This is why the spread of a virus like this is a logistic curve, not an exponential. An exponential is a good model at first, but extrapolating too far doesn't work like this.

[+] gbrown|6 years ago|reply
The reality is even more complicated - sure, a logistic curve is a reasonable fit if we assume that the data is accurate and the population homogeneous and well mixed, but in practice things get more complicated quickly. There's a huge network of potential contacts, with a large degree of heterogeneity and important subcomponents at multiple geographic scales. In addition, the network is dynamic, not static, so that both highly granular and population scale phenomena can change the contact distribution. Two important questions are:

1. What can we actually measure with confidence to relate to a model of interest 2. At what level of sophistication is it feasible to actually model things

Neither question is particularly straightforward in the face of ongoing epidemics.

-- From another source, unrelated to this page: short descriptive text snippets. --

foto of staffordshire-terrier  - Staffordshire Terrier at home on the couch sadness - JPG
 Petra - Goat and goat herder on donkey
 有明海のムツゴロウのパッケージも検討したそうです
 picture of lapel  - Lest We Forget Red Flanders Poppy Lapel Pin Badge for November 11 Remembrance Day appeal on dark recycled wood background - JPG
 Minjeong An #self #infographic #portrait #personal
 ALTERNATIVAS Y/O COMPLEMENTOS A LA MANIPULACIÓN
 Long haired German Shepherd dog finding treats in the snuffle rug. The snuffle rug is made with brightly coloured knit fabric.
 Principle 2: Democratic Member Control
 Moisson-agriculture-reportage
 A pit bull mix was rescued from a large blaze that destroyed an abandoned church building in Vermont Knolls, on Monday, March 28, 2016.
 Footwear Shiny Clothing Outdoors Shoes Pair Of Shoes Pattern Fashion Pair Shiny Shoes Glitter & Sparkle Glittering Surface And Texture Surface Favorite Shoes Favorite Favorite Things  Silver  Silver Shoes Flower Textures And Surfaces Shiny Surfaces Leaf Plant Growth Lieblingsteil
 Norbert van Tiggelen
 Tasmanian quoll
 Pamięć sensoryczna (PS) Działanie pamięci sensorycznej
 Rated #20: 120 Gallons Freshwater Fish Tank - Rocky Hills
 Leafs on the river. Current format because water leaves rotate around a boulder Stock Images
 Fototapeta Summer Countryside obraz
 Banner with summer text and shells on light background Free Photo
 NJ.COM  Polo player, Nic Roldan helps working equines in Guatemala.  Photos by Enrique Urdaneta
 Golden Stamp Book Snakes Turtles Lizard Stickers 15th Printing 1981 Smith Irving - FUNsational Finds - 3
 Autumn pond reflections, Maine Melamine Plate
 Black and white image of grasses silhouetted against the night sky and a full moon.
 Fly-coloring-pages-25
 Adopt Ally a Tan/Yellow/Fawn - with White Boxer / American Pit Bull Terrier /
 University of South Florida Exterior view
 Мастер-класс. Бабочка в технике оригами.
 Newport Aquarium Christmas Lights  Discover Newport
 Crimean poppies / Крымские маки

[+] hef19898|6 years ago|reply
Finally! I have been almost killed for calling this out. It's like some people believe epidemiologists haven't figured that out yet. And it does make a huge difference, whether the underlying function has a natural peak or not.
[+] andreyk|6 years ago|reply
"Multiply the number above by 1,024 (assumes a doubling of cases every 3 days) if you assume no social distancing measure are put in place: 2.1MM on the low end, mulitplying by a 10x ratio. "

Poke -- lots of measures are already being put into place (Stanford is effectively shut down, the big tech companies are making everyone work from home) etc.

Edit oh you have this right after: "Or, multiply it by less if you want to take into account various amounts of social distancing we're all doing. I'll cut that number above down by a huge amount – 90% – on the assumption that we all learn to stay home and self-isolate immediately, just to be super aggressive on my assumptions about how humanity will rise to the occasion"

Still, kinda weird to start with assumption of no measures when there clearly are some already.

[+] cperciva|6 years ago|reply
The 90% might be conservative. If the rate of spread can be reduced by 50%, it will reduce the number of cases after 30 days by 96%.
[+] sneak|6 years ago|reply
All the bars and restaurants are still open, and people are still allowed to visit friends and family. Most nCoV transmission is in small groups with close contact, not stadiums. Closing offices and schools is a good first step, but as long as bars and restaurants are still open and food delivery services are carrying it all over town, it’s a drop in a bucket.
[+] lkbm|6 years ago|reply
> "Or, multiply it by less if you want to take into account various amounts of social distancing we're all doing. I'll cut that number above down by a huge amount – 90% – on the assumption that we all learn to stay home and self-isolate immediately, just to be super aggressive on my assumptions about how humanity will rise to the occasion"

Dropping 90% is not a great way to calculate this. Look at the math for 61 days out (from March 8): https://youtu.be/Kas0tIxDvrg?t=465

I don't think our social distancing and hand washing will be near enough to prevent millions of deaths, but it's important to recognize that a small change in the growth rate does make a huge difference.

Estimating how much we can affect the growth rate is hard, but I think models should be based on a iffy guess on that value rather than an iffy guess on the resulting count. (Expert models certainly are.)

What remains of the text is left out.